Effects of Subacromial Bursa Injection With Corticosteroid and Hyaluronidase According to Dosage
Article information
Abstract
Objective
To evaluate effects of subacromial bursa injection with steroid according to dosage and to investigate whether hyaluronidase can reduce steroid dosage.
Methods
Thirty patients with periarticular shoulder disorder were assigned to receive subacromial bursa injection once a week for two consecutive weeks. Ten patients (group A) underwent subacromial bursa injection with triamcinolone 20 mg; another group of ten patients (group B) with hyaluronidase 1,500 IU and triamcinolone 20 mg; and the other ten patients (group C) with triamcinolone 40 mg. We examined the active range of motion (AROM) of the shoulder joint, visual analogue scale (VAS), and shoulder disability questionnaire (SDQ) at study entry and every week until 1 week after the 2nd injection.
Results
All groups showed statistically significant improvements in VAS after 1st and 2nd injections. When comparing the degree of improvement in VAS, there were statistically significant differences between groups C and A or B, but not between groups A and B. SDQ was statistically significantly improved only in groups B and C, as compared to pre-injection. There were statistically significant differences in improvement of SDQ after the 2nd injection between groups C and A or B. Statistically significant improvements in AROM were shown in abduction (groups B and C) and in flexion (group C only).
Conclusion
Repeated high-dose (40 mg) steroid injection was more effective in terms of pain relief and functional improvements of shoulder joint than medium-dose (20 mg) steroid injection in periarticular disorder. Hyaluronidase seems to have little additive effect on subacromial bursa injection for reducing the dosage of steroid.
INTRODUCTION
Periarticular shoulder disorder refers to a set of diverse diseases including subacromial and subdeltoid bursitis, rotator cuff tendonitis, calcific tendinitis, and rotator cuff tear. Together with adhesive capsulitis (frozen shoulder), it forms the typical cause of shoulder pain and limited range-of-motion (ROM) [1,2]. As subacromial bursa injection is widely used for pain relief and functional improvements in patients with periarticular shoulder disorder, it is mostly injected corticosteroids with lidocaine [2-5]. According to Yoon et al. [2], it has been shown that high-dose corticosteroids (40 mg) generally makes a significant improvement in pain relief and functional improvement of shoulder, compared to a low dosage (10 mg).

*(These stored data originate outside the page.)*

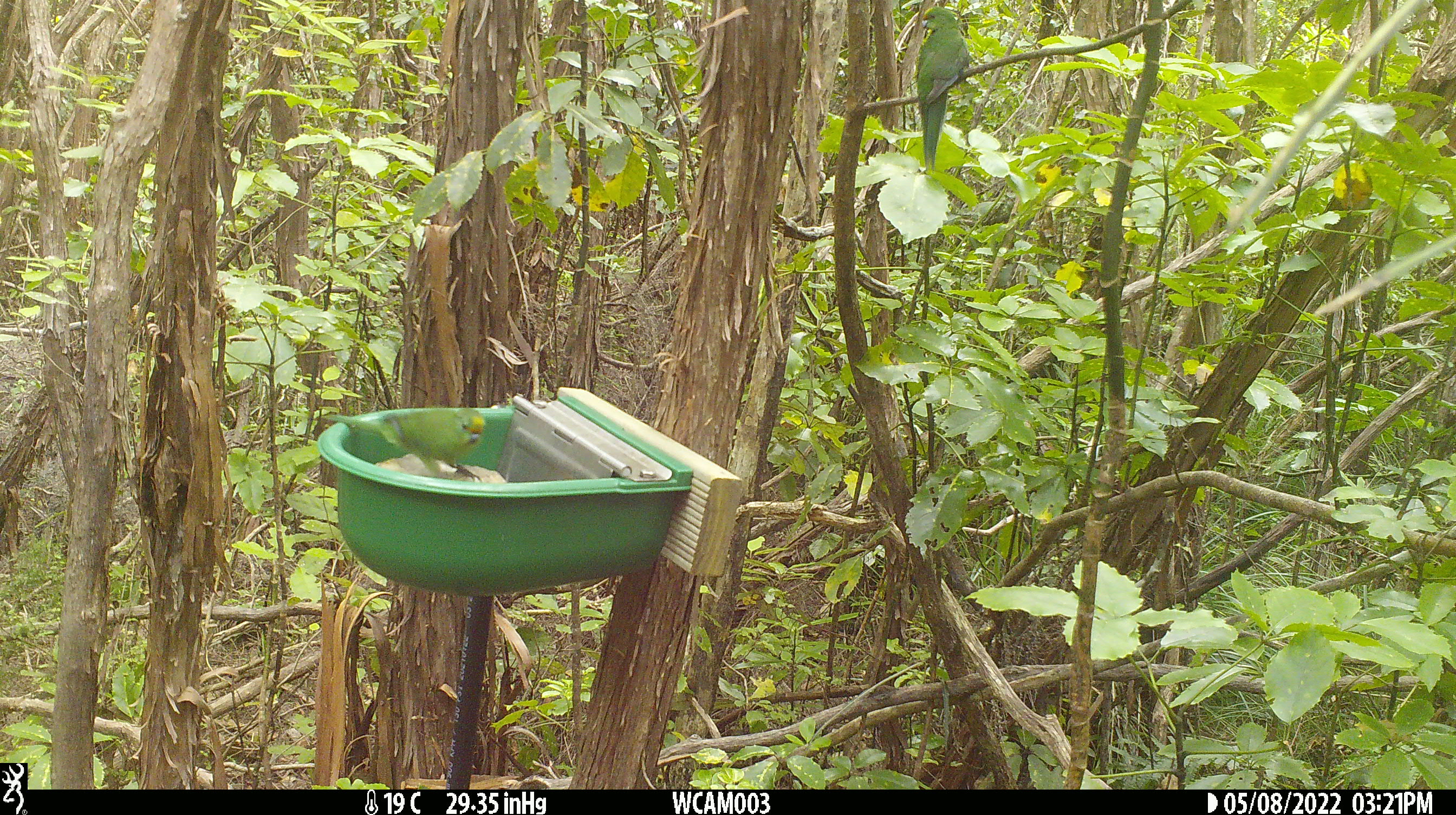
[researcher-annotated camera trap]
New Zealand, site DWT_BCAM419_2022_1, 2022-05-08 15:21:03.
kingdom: Animalia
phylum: Chordata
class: Aves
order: Psittaciformes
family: Psittaculidae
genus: Cyanoramphus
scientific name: Cyanoramphus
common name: parakeet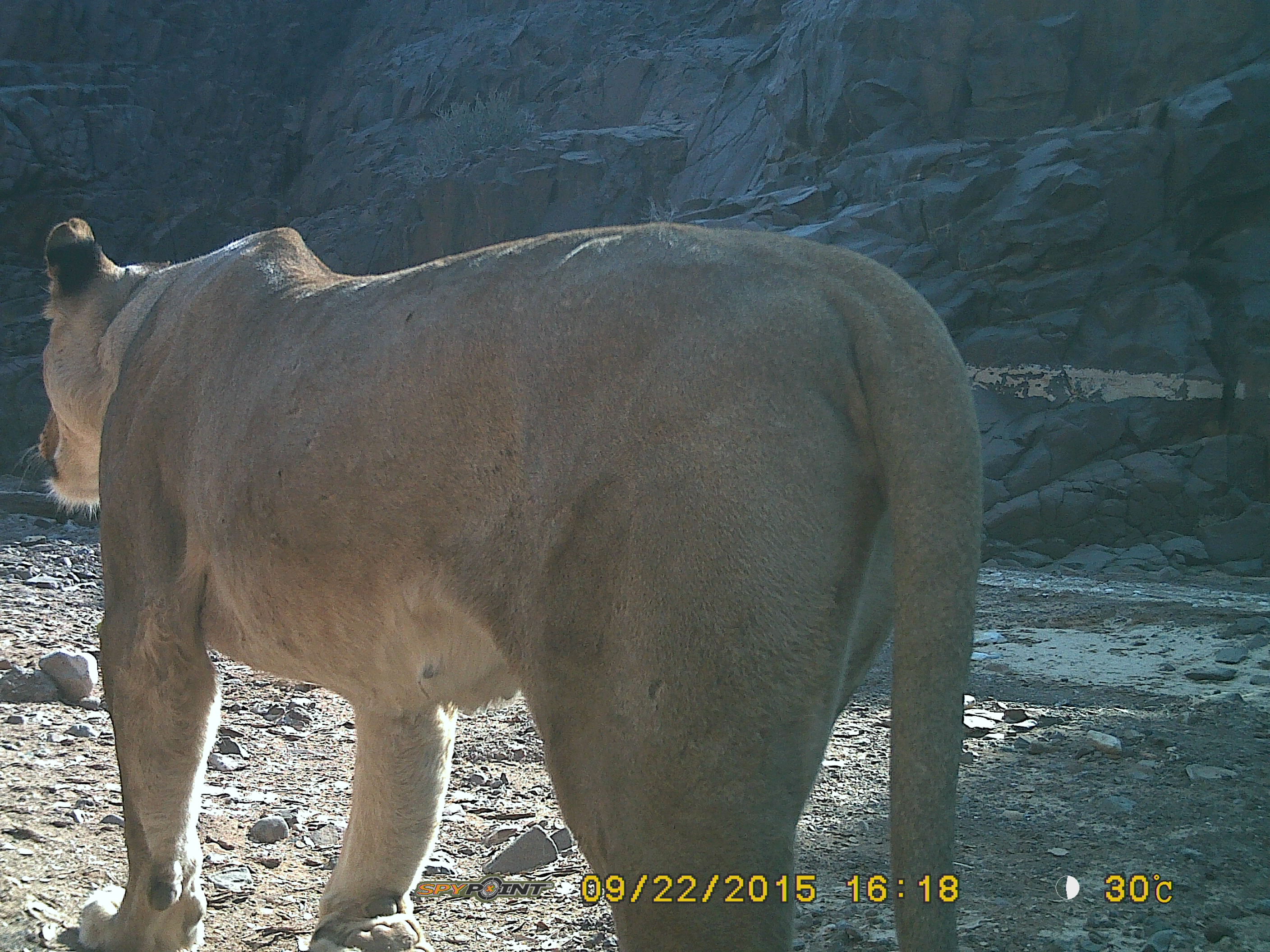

However, the dosage and dosing frequency are often limited due to local or systemic side effects of corticosteroids. There have been recent studies seeking to replace or combine corticosteroids with hyaluronic acid. Seo et al. [6] injected steroids with hyaluronidase into the glenoid cavity in patients with adhesive capsulitis and reported that there was a significant improvement in pain relief and ROM, as compared to patients injected with corticosteroids only. In addition, Byun et al. [7] performed subacromial bursa injection with triamcinolone (40 mg) and hyaluronidase once a week for two consecutive weeks in patients with periarticular shoulder disorder and reported that it improved shoulder joint function as well as active internal rotation.
Varied dosage of injection for periarticular shoulder disorder has been suggested. However, there is no research to clinically compare the efficacy of the usual medium-dose (20 mg) corticosteroids to that of a high-dose (40 mg) in subacromial bursa injection. There is also a lack of comparison between the efficacy of combination therapy (medium-dose corticosteroids with hyaluronidase) and that of monotherapy (high-dose corticosteroids). Therefore, this study aimed to examine the efficacy of medium- (20 mg) and high-dose (40 mg) corticosteroids in subacromial bursa injection and to determine whether hyaluronidase, which the authors have reported on previously, is effective in patients who cannot endure the high-dose corticosteroid treatment while reducing the dosage.
MATERIALS AND METHODS
Subjects
Patients who came to the Department of Rehabilitation Medicine with the primary complaints of shoulder pain from January 2011 to June 2012 were selected. Those who met the following inclusion criteria were finally considered: 1) who had a clinical sign of a painful arc and positive in Hawkins test or Neer impingement sign; 2) who had a precise rotation cuff injury including partial or full rotation cuff tears, or subacromial bursitis under ultrasonography; and 3) who showed limited active ROM and stiffness to the extent not to be included in the exclusion criteria of adhesive capsulitis. The exclusion criteria were as follows: 1) who was diagnosed with adhesive capsulitis-normal findings on X-ray; <100° of active or passive elevation of arm, when raising the arm above the head to a maximum; and passive external rotation of glenohumeral joint being 50% less than the unaffected side when measured with the examiner holding the wrist of the subject and bending his/her elbow to 90°; 2) who underwent shoulder surgery; 3) who had corticosteroids or hyaluronic acid injection into the shoulder due to same etiology; 4) who had hemiplegic shoulder pain; and 5) who showed any suspected fracture on X-ray. Eligible subjects were randomized into three groups A, B and C. The participants were assigned into the groups with the random block assignment method, and patients were lined up to be assigned. Six patient-blocks were further subdivided into groups A, B and C. For every sixth participant, one method was randomly selected and assigned to that individual.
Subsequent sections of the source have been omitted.